## [ASSIGNED TASK]
Reproduce word for word the rows from the one containing "Stock image for" through the one containing "ESTUDO SOBRE O", including both of those rows. Leave the pictures out of your answer.

DATA LISTING START

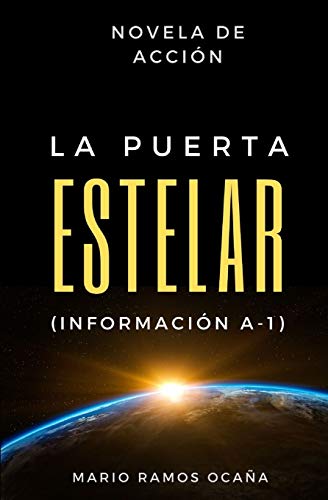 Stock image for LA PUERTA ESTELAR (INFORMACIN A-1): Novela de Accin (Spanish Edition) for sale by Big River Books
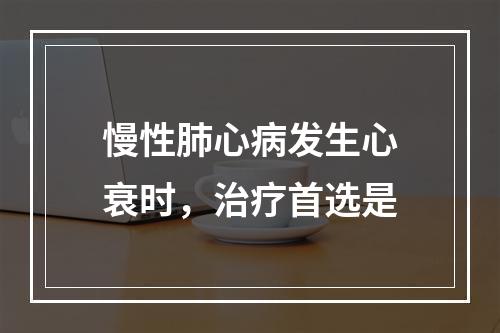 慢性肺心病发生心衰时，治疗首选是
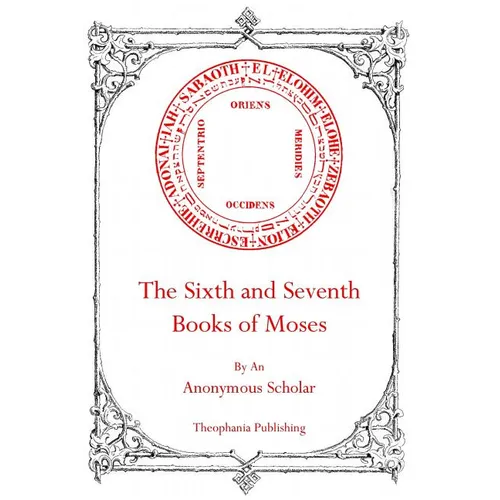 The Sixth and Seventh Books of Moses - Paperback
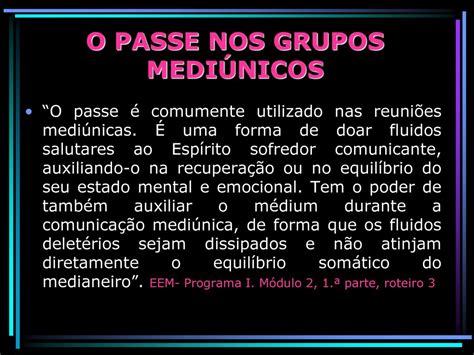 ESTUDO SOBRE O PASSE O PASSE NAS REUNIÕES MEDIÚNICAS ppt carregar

DATA LISTING END
DATA LISTING START

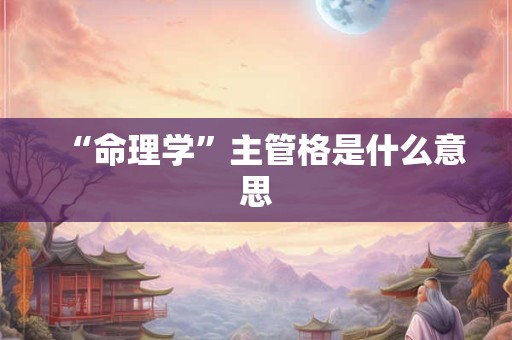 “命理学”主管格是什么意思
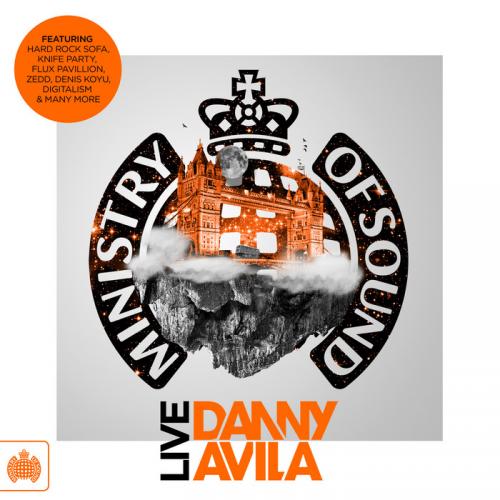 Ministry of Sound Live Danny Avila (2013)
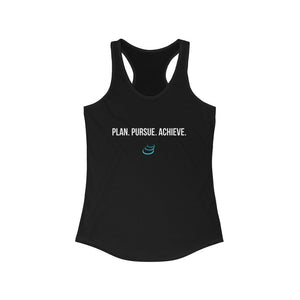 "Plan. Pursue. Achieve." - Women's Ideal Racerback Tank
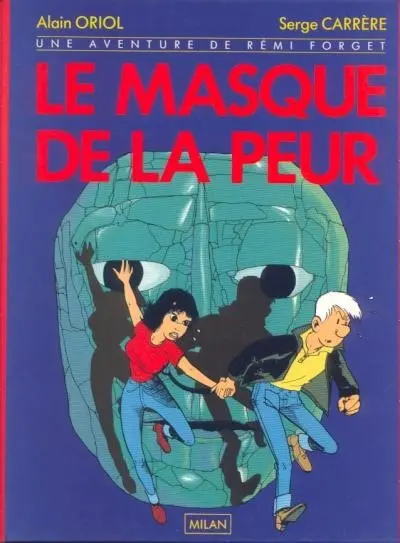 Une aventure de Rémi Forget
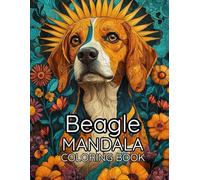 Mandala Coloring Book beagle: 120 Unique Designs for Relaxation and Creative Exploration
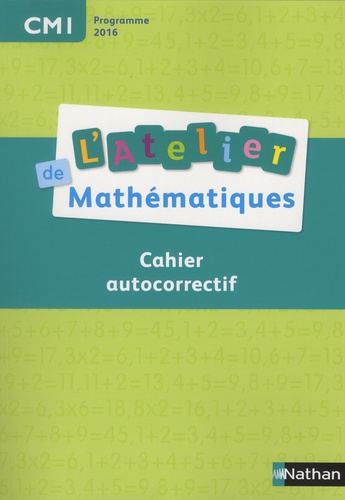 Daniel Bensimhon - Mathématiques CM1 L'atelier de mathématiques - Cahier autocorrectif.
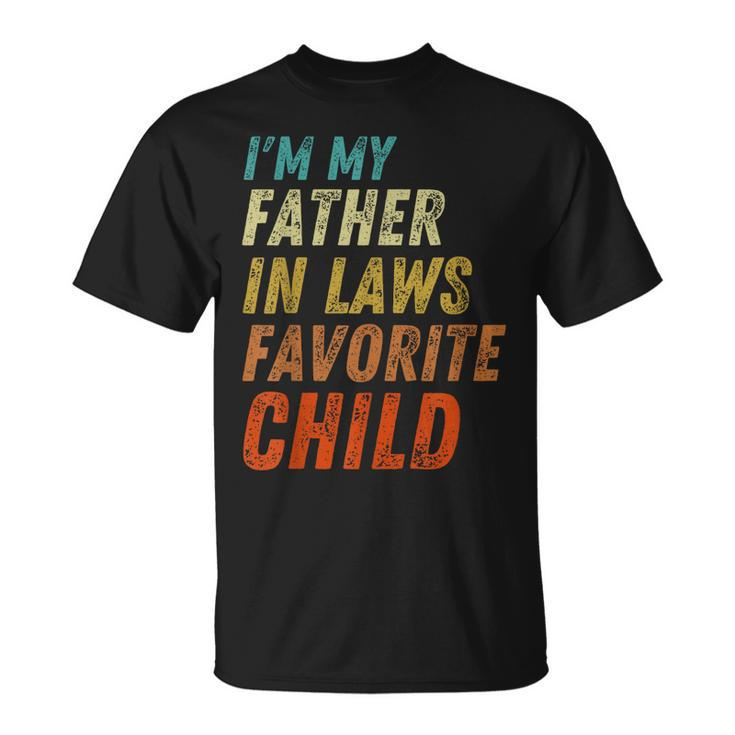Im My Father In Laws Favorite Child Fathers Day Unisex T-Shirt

DATA LISTING END

## [OUTPUT OF THE EXERCISE]
 Stock image for LA PUERTA ESTELAR (INFORMACIN A-1): Novela de Accin (Spanish Edition) for sale by Big River Books
 慢性肺心病发生心衰时，治疗首选是
 The Sixth and Seventh Books of Moses - Paperback
 ESTUDO SOBRE O PASSE O PASSE NAS REUNIÕES MEDIÚNICAS ppt carregar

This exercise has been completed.